| THE TASKS |
**a.** From the article on downtown churches, duplicate the part that opens with the words containing "St. John’s is" and closes with "its historic building.", word for word.
**b.** Decide whether each statement agrees with the article on downtown churches, answering yes or no and quoting the words of the article that settle it: (i) Central United Methodist joined with two other Methodist churches to form Faith United Methodist Church. (ii) Covenant runs a walking tour of downtown for fifth-graders. (iii) Rose wants vacant historic church buildings torn down.

| TEXT TO READ |
+ + +

St. John’s is an anchor in its neighborhood, Rose said. He pointed to it and Covenant Presbyterian Church as a model of how to use a large church, both of which host community groups, pre-schools, pantries and more.

“There’s always activity in that building,” Rose said.

Ministry

A lot of that activity is ministry, which both churches cited as a major reason for staying downtown.

“When you are downtown, you cannot close your eyes to the needs that are all around you,” said the Rev. Ray Stewart of Covenant.

Covenant also faces some of the challenges of downtown, including maintaining its historic building.

The congregation wants to be part of Springfield’s vision for its future, Stewart said.

It runs a walking tour of downtown for third-graders to open their eyes to what’s going on in the city core.

“This congregation always has had a great commitment to the city of Springfield,” Stewart said.

Different kinds

Downtown has different kinds of churches, Copeland said.

Those that have historically had ample resources and membership have been able to carry on, he said, while others that never had that status have a harder time surviving.

Mergers are common for some downtown churches, Copeland said. Central United Methodist, which is downtown, recently combined with Story-Hypes and Lagonda Methodist churches to form Faith United Methodist Church.

Religious organizations can bring people downtown, he said, serve those in need there and be committed to having a strong city core.

As churches evolve, Rose said he’d like to see vacant historic buildings reused, including by newer nondenominational churches that traditionally haven’t set up in downtowns like the older congregations.

“These type of churches are certainly welcome in downtown,” he said.

Keeping the buildings active is vital to a downtown, Rose said.

“That’s kind of the last straw in many towns,” he said. “When your religious structures leave, your downtown is dead.”

+ + +

| DATA SHOWN |
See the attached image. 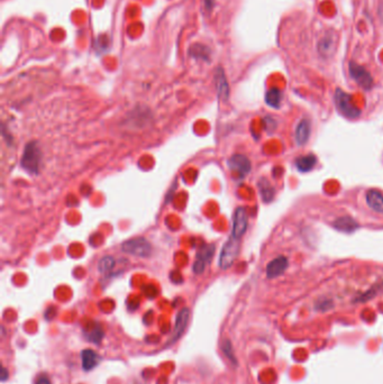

+ + +

| EXERCISE RESPONSES |
**a.**
St. John’s is an anchor in its neighborhood, Rose said. He pointed to it and Covenant Presbyterian Church as a model of how to use a large church, both of which host community groups, pre-schools, pantries and more.

“There’s always activity in that building,” Rose said.

Ministry

A lot of that activity is ministry, which both churches cited as a major reason for staying downtown.

“When you are downtown, you cannot close your eyes to the needs that are all around you,” said the Rev. Ray Stewart of Covenant.

Covenant also faces some of the challenges of downtown, including maintaining its historic building.

**b.**
(i) Yes: "Central United Methodist, which is downtown, recently combined with Story-Hypes and Lagonda Methodist churches to form Faith United Methodist Church."
(ii) No: "It runs a walking tour of downtown for third-graders to open their eyes to what’s going on in the city core."
(iii) No: "Rose said he’d like to see vacant historic buildings reused"